__Material for this exercise__.
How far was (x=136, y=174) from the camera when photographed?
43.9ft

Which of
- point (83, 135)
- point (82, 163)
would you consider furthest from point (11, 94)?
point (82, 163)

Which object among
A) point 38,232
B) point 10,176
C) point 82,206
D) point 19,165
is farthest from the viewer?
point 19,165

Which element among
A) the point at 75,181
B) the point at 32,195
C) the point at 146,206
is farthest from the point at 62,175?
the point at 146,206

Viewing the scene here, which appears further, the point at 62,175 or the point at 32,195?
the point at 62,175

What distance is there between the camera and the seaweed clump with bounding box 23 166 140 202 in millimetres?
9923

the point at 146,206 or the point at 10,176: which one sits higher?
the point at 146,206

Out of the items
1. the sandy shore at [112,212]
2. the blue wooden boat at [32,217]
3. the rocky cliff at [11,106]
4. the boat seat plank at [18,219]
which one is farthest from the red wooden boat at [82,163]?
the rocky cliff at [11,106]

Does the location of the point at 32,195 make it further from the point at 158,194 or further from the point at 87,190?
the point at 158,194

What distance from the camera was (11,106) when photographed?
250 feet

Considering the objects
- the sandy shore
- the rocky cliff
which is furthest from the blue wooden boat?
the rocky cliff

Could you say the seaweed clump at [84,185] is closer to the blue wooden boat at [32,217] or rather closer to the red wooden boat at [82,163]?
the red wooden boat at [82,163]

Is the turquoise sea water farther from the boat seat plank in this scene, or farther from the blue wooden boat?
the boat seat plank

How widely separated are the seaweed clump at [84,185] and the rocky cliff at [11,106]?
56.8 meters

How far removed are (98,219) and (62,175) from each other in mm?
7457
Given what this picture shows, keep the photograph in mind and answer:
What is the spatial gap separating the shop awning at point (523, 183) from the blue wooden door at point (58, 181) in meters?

__Task objective__. Format all of the data above as a Markdown table with two columns, Line and Content. Number each non-blank line in order and skip the blank ones.

__Solved problem__.
| Line | Content |
|---|---|
| 1 | How far was (x=136, y=174) from the camera when photographed? |
| 2 | 43.9ft |
| 3 | Which of |
| 4 | - point (83, 135) |
| 5 | - point (82, 163) |
| 6 | would you consider furthest from point (11, 94)? |
| 7 | point (82, 163) |
| 8 | Which object among |
| 9 | A) point 38,232 |
| 10 | B) point 10,176 |
| 11 | C) point 82,206 |
| 12 | D) point 19,165 |
| 13 | is farthest from the viewer? |
| 14 | point 19,165 |
| 15 | Which element among |
| 16 | A) the point at 75,181 |
| 17 | B) the point at 32,195 |
| 18 | C) the point at 146,206 |
| 19 | is farthest from the point at 62,175? |
| 20 | the point at 146,206 |
| 21 | Viewing the scene here, which appears further, the point at 62,175 or the point at 32,195? |
| 22 | the point at 62,175 |
| 23 | What distance is there between the camera and the seaweed clump with bounding box 23 166 140 202 in millimetres? |
| 24 | 9923 |
| 25 | the point at 146,206 or the point at 10,176: which one sits higher? |
| 26 | the point at 146,206 |
| 27 | Out of the items |
| 28 | 1. the sandy shore at [112,212] |
| 29 | 2. the blue wooden boat at [32,217] |
| 30 | 3. the rocky cliff at [11,106] |
| 31 | 4. the boat seat plank at [18,219] |
| 32 | which one is farthest from the red wooden boat at [82,163]? |
| 33 | the rocky cliff at [11,106] |
| 34 | Does the location of the point at 32,195 make it further from the point at 158,194 or further from the point at 87,190? |
| 35 | the point at 158,194 |
| 36 | What distance from the camera was (11,106) when photographed? |
| 37 | 250 feet |
| 38 | Considering the objects |
| 39 | - the sandy shore |
| 40 | - the rocky cliff |
| 41 | which is furthest from the blue wooden boat? |
| 42 | the rocky cliff |
| 43 | Could you say the seaweed clump at [84,185] is closer to the blue wooden boat at [32,217] or rather closer to the red wooden boat at [82,163]? |
| 44 | the red wooden boat at [82,163] |
| 45 | Is the turquoise sea water farther from the boat seat plank in this scene, or farther from the blue wooden boat? |
| 46 | the boat seat plank |
| 47 | How widely separated are the seaweed clump at [84,185] and the rocky cliff at [11,106]? |
| 48 | 56.8 meters |
| 49 | How far removed are (98,219) and (62,175) from each other in mm? |
| 50 | 7457 |
| 51 | Given what this picture shows, keep the photograph in mind and answer: |
| 52 | What is the spatial gap separating the shop awning at point (523, 183) from the blue wooden door at point (58, 181) in meters? |